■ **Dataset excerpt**

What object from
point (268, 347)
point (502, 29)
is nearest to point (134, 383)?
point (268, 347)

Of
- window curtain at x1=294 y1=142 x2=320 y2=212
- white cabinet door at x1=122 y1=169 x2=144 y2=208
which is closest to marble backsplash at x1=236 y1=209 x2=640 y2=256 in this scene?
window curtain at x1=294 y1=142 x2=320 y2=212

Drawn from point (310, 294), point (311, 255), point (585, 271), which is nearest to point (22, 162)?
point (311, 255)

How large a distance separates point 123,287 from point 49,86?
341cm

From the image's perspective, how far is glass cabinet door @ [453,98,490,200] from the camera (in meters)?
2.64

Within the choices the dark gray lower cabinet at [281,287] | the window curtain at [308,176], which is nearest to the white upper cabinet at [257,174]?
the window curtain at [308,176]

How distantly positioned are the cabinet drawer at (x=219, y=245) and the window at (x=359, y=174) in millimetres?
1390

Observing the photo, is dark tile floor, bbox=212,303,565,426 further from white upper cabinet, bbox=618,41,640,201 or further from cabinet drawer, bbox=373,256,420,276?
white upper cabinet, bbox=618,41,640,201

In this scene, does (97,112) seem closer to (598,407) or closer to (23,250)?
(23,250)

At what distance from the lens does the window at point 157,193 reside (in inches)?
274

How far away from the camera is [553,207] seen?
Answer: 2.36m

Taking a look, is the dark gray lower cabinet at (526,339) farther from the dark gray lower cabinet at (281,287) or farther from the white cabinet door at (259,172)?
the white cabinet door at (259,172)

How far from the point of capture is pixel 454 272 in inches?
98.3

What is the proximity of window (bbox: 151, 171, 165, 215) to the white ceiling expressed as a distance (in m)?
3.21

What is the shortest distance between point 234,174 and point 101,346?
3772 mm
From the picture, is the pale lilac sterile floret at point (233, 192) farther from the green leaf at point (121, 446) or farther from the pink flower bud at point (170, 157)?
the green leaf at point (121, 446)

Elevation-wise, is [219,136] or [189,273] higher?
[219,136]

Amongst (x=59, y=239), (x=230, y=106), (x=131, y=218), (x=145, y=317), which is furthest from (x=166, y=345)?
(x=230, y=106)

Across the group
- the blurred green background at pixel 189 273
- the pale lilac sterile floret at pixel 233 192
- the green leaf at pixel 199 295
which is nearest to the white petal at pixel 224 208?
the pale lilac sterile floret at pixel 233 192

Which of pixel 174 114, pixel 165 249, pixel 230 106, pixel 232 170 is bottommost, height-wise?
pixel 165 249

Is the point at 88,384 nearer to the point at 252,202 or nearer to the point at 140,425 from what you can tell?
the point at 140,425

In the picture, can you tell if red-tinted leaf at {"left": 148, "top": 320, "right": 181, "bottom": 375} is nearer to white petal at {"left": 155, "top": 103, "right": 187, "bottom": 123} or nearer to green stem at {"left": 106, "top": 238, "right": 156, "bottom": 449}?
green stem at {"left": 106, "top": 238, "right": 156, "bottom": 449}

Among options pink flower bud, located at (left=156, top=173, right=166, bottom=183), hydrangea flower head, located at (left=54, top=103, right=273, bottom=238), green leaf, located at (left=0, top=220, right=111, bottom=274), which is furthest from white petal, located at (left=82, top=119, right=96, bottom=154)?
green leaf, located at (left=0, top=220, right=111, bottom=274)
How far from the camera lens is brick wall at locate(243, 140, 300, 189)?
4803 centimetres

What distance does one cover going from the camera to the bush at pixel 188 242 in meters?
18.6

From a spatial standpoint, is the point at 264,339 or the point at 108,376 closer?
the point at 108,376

■ **Exercise brief**
Please convert the items from the line containing "from (x=166, y=345)?" through the end of the items, both included, into a two-column CSV with the columns item_text and answer. Use one row per item, put each value in its own quoted field, and turn line breaks into spaces.

■ **Right answer**
item_text,answer
"Amongst (x=59, y=239), (x=230, y=106), (x=131, y=218), (x=145, y=317), which is furthest from (x=166, y=345)?","(x=230, y=106)"
"Across the group - the blurred green background at pixel 189 273 - the pale lilac sterile floret at pixel 233 192 - the green leaf at pixel 199 295 which is nearest to the white petal at pixel 224 208?","the pale lilac sterile floret at pixel 233 192"
"Which of pixel 174 114, pixel 165 249, pixel 230 106, pixel 232 170 is bottommost, height-wise?","pixel 165 249"
"Is the point at 88,384 nearer to the point at 252,202 or nearer to the point at 140,425 from what you can tell?","the point at 140,425"
"In the picture, can you tell if red-tinted leaf at {""left"": 148, ""top"": 320, ""right"": 181, ""bottom"": 375} is nearer to white petal at {""left"": 155, ""top"": 103, ""right"": 187, ""bottom"": 123} or nearer to green stem at {""left"": 106, ""top"": 238, ""right"": 156, ""bottom"": 449}?","green stem at {""left"": 106, ""top"": 238, ""right"": 156, ""bottom"": 449}"
"Among options pink flower bud, located at (left=156, top=173, right=166, bottom=183), hydrangea flower head, located at (left=54, top=103, right=273, bottom=238), green leaf, located at (left=0, top=220, right=111, bottom=274), which is furthest from white petal, located at (left=82, top=119, right=96, bottom=154)?","green leaf, located at (left=0, top=220, right=111, bottom=274)"
"How far from the camera lens is brick wall at locate(243, 140, 300, 189)?","4803 centimetres"
"What distance does one cover going from the camera to the bush at pixel 188 242 in meters?","18.6"
"From a spatial standpoint, is the point at 264,339 or the point at 108,376 closer?","the point at 108,376"